By the time I graduated from college I had a different attitude toward myself and my life. I don’t know if my physical condition was any different from when I entered, but I was less preoccupied with myself and more certain of what the Bible said to me. I had a very specific knowledge of the Bible, and I had become a convinced Christian in a precise sense. Many things were ahead of me when I graduated that I could never have envisioned. There would be new challenges, new failures, exciting experiences, still more disappointments, and more failures. But most of the time I kept on reading the Bible. I learned (and would have to learn again later in life) that the Bible was a treasure trove of promises for foolish, self-centered, needy individuals like me. Indeed, as I have continued to read through the Bible — by now over twenty times, each time with a pencil — I have changed my mind about a few issues. Some opinions changed as I came to understand my own discipline, anthropology, for it led me to ask new questions and eventually to see in the Bible many things my Christian friends seem blind to. My views seem no longer compatible with the evangelical community.
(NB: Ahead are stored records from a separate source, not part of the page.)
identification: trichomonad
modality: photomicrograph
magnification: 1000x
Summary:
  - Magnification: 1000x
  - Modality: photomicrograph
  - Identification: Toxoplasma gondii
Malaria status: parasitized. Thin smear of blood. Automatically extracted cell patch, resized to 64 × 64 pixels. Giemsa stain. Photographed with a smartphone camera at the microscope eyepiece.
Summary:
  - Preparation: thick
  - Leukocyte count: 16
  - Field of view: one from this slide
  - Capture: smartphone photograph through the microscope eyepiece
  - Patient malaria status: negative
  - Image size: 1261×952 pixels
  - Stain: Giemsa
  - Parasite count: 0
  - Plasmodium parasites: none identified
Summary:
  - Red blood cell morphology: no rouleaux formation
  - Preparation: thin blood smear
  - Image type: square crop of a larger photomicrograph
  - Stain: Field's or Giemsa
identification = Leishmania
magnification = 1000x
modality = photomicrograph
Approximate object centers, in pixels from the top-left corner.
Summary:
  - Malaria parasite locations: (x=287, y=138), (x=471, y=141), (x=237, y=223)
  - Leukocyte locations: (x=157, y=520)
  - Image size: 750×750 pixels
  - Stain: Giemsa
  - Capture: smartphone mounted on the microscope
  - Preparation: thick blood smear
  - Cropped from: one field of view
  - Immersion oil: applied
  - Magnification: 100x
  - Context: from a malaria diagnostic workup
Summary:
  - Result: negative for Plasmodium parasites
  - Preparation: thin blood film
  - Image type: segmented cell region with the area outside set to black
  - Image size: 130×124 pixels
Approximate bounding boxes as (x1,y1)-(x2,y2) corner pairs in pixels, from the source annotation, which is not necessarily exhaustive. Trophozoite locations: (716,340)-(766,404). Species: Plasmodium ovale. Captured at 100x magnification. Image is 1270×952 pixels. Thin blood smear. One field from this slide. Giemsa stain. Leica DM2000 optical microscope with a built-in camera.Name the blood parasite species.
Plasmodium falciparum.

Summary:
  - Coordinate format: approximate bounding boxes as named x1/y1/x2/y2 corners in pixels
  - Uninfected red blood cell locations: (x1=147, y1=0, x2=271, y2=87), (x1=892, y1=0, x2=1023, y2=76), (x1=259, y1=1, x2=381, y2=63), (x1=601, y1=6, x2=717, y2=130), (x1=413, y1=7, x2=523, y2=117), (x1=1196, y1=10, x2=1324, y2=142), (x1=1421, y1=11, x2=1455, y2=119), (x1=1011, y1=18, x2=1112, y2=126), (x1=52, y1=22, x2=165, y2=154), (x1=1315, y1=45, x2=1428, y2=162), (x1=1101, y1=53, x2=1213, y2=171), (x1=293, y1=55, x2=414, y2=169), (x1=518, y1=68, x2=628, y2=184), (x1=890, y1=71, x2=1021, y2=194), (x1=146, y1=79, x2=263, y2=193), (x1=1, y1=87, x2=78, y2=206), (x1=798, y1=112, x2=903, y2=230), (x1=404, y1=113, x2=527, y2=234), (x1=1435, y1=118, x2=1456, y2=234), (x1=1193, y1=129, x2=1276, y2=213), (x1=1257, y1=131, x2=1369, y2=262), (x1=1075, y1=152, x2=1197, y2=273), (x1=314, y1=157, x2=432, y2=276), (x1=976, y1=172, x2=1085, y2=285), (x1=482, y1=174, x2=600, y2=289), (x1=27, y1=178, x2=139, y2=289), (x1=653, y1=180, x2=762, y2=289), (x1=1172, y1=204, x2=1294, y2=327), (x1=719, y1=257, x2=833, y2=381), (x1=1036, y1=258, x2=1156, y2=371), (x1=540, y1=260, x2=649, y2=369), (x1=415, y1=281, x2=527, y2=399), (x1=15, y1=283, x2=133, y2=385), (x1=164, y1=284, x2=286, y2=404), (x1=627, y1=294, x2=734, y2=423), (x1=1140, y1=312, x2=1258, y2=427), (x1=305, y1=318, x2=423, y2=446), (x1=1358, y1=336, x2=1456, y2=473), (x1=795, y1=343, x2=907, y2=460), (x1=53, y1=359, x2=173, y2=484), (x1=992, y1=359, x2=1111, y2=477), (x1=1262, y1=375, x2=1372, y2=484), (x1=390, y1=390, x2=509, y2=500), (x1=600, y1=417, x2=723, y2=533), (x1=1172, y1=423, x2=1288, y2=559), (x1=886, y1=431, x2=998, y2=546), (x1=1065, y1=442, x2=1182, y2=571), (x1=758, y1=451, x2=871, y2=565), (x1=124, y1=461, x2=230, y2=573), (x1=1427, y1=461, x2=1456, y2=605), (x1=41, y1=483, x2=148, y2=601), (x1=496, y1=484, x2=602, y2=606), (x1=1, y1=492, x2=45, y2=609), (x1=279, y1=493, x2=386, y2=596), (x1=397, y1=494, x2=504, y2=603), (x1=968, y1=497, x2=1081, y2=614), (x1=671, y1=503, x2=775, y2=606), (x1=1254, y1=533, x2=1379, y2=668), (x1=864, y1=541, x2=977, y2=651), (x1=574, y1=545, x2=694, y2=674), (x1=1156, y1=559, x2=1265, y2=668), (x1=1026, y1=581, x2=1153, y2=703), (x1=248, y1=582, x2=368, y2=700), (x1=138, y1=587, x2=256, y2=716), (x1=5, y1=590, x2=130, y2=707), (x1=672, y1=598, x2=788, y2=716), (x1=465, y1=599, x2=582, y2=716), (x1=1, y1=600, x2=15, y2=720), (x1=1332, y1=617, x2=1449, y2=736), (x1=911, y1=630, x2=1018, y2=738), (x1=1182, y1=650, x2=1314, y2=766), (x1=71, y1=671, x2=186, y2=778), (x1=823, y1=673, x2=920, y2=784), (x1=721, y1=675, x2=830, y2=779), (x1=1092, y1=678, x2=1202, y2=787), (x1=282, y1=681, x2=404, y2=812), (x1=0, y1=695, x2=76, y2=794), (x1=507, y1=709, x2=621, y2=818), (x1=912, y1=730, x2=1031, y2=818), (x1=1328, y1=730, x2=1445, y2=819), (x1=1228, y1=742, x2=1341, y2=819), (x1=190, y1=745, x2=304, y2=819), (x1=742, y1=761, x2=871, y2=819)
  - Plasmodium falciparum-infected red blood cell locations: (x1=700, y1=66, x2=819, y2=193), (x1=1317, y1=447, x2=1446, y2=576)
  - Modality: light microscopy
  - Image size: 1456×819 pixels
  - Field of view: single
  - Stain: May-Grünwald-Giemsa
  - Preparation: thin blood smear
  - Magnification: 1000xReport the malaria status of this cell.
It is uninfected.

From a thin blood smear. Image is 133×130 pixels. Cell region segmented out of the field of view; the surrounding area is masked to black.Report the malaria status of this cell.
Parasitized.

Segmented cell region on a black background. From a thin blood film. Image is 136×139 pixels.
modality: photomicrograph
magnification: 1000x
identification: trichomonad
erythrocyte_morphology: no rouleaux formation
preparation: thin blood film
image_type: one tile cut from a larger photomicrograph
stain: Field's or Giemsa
The consequence for my current understanding of myself and of my professional world is a viewpoint that bears the marks of my distinctive search for meaning and purpose. The Bible is, at least in ways that are distinctive for me, a kind of fundamental influence on my understanding of the world, of myself, of life, and the nature of reality. The mythical frame of reference that I take for granted in life has been shaped by my attempt to understand, even internalize, what God is like and what His purposes are as I have come to know them in the Bible. Because I am both an anthropologist and a Christian — discourses that are often taken to be incompatible — it is hard for me to relate to metaphysical assertions made by my friends and colleagues in both communities, those in my discipline and those within the church. This is why I want to present a collection of essays that attempt to explain my perspective on metaphysical issues, the sort of perspective one cannot prove and can only assert, for what it’s worth. I don’t intend it to be particularly distinctive; indeed, I believe my views are concordant with the main teachings of “the Church”, in its various expressions, inflected slightly perhaps by my particular professional background as an anthropologist.